Büyükannenizin gençlik fotoğraflarına bakarsınız. Mahzun bir genç kadın görünür her karede. Ağır aksak akıp giderken dondurulmuş zaman ve insanın içine işleyen buğulu gözler...
Ama sorduğunuzda, "o gün komşumla çarşıya alışverişe çıkmıştık, çok neşeliydik" der.
Bir masal gibi tatlı tatlı anlatır o günü.
Nasıl? İşte bunu anlayamazsınız.
Çünkü fotoğrafta bugün sizin tanıdığınız türde bir sevinç kıpırtısından eser yoktur.
Belki genç kadının dudaklarının kıyısına yerleşmiş o mahcup gülümseme. O kadar. Gerisi sanki üzüntüdür.
***
Çekmecelerinizi toparlarken...
Bir yığın ıvır zıvırın arkasına sıkışmış bir fotoğraf dikkatinizi çeker.
Eski sevgilinizin fotoğrafı.
Boğazınız düğümlenir. Yok! Özlem falan değil! İlgisi yoktur. Onunla birlikteyken hiç fark etmediğinizi düşündüğünüz bir şeyi şimdi görmekten kaynaklanır bu duygu.
Ne kadar kederlidir fotoğraftaki kız! Bakışları yardım istiyormuş gibi objektife yönelmiştir.
Nasıl olabilir ki! Üzerinden yaklaşık on yıl geçmiş olmasına karşın hatırlarsınız; fotoğraf en mutlu olduğunuz dönemde,
o az önce gülüp kıkırdarken çekilmiştir.
***
Bu anlattıklarıma benzer şeyler üç aşağı beş yukarı sizin de başınıza gelmiştir, eminim.
O halde sormak gerek...
Zamanın fotoğraflara yaptığı nedir?
Yoksa eski fotoğraflar hepimizi iç hesaplaşmaya çağıran
gizli bir mesaj mı taşıyorlar?
Nedendir bu?
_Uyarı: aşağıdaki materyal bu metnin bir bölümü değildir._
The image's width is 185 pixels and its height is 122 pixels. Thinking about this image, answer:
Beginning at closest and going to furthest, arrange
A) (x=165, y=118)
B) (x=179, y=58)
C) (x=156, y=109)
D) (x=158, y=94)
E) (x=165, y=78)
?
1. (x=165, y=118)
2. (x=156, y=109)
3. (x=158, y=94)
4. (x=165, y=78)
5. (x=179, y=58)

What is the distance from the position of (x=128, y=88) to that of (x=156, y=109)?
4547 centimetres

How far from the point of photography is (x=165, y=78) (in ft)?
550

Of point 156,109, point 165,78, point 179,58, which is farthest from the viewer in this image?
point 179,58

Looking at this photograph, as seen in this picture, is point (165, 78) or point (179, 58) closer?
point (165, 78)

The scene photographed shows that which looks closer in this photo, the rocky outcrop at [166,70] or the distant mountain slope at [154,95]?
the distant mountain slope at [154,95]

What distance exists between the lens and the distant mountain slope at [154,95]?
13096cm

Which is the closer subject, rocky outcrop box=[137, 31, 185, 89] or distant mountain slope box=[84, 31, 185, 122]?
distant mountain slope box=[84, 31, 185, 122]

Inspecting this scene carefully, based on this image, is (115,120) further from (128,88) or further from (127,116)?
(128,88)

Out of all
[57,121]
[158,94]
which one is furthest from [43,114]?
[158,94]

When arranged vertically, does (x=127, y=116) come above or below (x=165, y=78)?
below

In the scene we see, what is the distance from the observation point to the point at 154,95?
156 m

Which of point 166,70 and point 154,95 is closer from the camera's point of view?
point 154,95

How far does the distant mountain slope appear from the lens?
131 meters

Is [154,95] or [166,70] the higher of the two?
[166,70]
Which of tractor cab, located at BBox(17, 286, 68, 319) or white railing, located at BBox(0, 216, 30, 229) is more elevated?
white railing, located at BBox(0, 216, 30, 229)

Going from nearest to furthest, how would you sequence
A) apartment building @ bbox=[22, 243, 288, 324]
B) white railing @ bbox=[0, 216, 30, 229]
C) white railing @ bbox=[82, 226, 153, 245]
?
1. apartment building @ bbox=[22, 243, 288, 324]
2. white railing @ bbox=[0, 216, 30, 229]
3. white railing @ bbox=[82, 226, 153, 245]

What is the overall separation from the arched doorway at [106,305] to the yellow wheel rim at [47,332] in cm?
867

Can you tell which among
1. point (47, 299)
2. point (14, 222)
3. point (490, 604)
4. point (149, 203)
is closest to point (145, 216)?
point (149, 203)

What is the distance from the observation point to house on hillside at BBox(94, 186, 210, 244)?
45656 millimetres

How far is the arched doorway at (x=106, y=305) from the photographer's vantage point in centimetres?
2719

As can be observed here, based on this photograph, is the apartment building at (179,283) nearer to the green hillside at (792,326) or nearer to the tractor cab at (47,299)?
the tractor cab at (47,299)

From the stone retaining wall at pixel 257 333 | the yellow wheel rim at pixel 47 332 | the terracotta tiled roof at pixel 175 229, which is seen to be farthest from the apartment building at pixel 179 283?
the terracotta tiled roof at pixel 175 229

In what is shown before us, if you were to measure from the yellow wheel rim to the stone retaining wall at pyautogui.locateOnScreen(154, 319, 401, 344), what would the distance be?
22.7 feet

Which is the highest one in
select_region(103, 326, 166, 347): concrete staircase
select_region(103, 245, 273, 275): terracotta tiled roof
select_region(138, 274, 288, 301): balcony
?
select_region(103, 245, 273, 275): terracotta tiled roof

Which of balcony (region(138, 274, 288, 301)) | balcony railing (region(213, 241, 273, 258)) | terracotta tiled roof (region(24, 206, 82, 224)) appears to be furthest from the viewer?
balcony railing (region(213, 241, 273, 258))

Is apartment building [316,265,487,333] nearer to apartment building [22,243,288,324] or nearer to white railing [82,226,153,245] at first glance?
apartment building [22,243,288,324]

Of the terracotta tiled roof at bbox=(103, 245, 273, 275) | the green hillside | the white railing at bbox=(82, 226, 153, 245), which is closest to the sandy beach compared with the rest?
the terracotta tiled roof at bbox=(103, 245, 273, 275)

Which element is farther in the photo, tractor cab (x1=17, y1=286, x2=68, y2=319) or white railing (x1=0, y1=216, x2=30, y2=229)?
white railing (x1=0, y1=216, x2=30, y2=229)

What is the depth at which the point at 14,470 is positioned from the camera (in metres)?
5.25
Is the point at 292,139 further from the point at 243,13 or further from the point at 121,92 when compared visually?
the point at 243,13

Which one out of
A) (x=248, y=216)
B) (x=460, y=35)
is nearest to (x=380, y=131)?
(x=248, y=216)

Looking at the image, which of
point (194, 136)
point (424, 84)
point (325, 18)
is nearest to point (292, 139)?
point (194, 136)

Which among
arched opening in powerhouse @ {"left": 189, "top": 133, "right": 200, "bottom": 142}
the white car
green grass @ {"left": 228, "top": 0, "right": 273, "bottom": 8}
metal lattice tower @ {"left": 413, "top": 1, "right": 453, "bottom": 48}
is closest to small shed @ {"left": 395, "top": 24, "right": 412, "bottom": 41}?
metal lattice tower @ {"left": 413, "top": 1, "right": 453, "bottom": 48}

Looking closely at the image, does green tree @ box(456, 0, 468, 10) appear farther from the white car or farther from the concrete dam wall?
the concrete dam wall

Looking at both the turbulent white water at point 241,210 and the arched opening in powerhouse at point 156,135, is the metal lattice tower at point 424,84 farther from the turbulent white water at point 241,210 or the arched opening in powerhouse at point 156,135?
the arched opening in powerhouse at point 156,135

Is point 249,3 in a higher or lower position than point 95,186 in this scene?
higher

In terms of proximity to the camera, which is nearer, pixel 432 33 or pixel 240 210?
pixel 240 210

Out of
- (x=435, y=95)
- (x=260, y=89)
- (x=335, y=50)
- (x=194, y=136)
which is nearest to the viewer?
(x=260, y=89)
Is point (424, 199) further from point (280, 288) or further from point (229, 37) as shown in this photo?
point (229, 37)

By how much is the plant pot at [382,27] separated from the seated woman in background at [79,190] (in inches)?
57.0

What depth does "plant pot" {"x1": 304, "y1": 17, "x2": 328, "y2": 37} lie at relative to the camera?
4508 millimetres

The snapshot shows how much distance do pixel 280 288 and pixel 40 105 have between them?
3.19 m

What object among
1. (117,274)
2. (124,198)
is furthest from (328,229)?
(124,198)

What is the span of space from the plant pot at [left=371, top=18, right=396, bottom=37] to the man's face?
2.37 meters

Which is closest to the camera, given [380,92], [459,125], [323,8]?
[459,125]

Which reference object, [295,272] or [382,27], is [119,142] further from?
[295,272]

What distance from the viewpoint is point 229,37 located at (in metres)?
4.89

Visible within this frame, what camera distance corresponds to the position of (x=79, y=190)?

Hani
Roland Barthes'ın anlattığı gibi poz verirken tam olarak bize ait olmayan bir ifade takınmamızdan; fotoğrafta görünenin biz değil de, bizim "
hayalet"imiz olmasından mı?
Güzel de, bugünlerde pek moda olan "
çok eğleniyorum" pozlarının bile başına aynı şey geliyor.
İki ay sonra aynı kareye baktığınızda, o "
yırtık gülümseme"nin ardından yavaş yavaş
hüzün beliriyor.
***
Zaman hep kendi kışına doğru yol alıyor.
Ve tıpkı bizim gibi yaşadığımız her "
an" da içinde kendi ölümünü saklıyor.
Fotoğrafların saklayamadığı gerçek bu işte!
Edip Cansever'in dizeleri durumu açık biçimde anlatıyor...
"
Zamanlar geçtikçe neden
Mutluluk mahzunluk oluyor fotoğraflarda
Acaba
Keder mi, acı mı, hüzün mü dünyanın rengi
Mahzunluk mu yoksa yaşam
Ve doğruyu söyleyen yalnız
O mu, Rilke mi"
Anlamışsınızdır, başka türlü bir yazı bu!
Gündemden, güncelden falan söz açmayın bana. Umurumda değiller bugün!
En iyisi yazıyı kapatmadan önce Cansever'in sözünü ettiği büyük şair
R.M. Rilke'nin ne dediğini not düşeyim...
"Bir meyvenin içinde çekirdeğini taşıdığı gibi taşırız ölümü içimizde."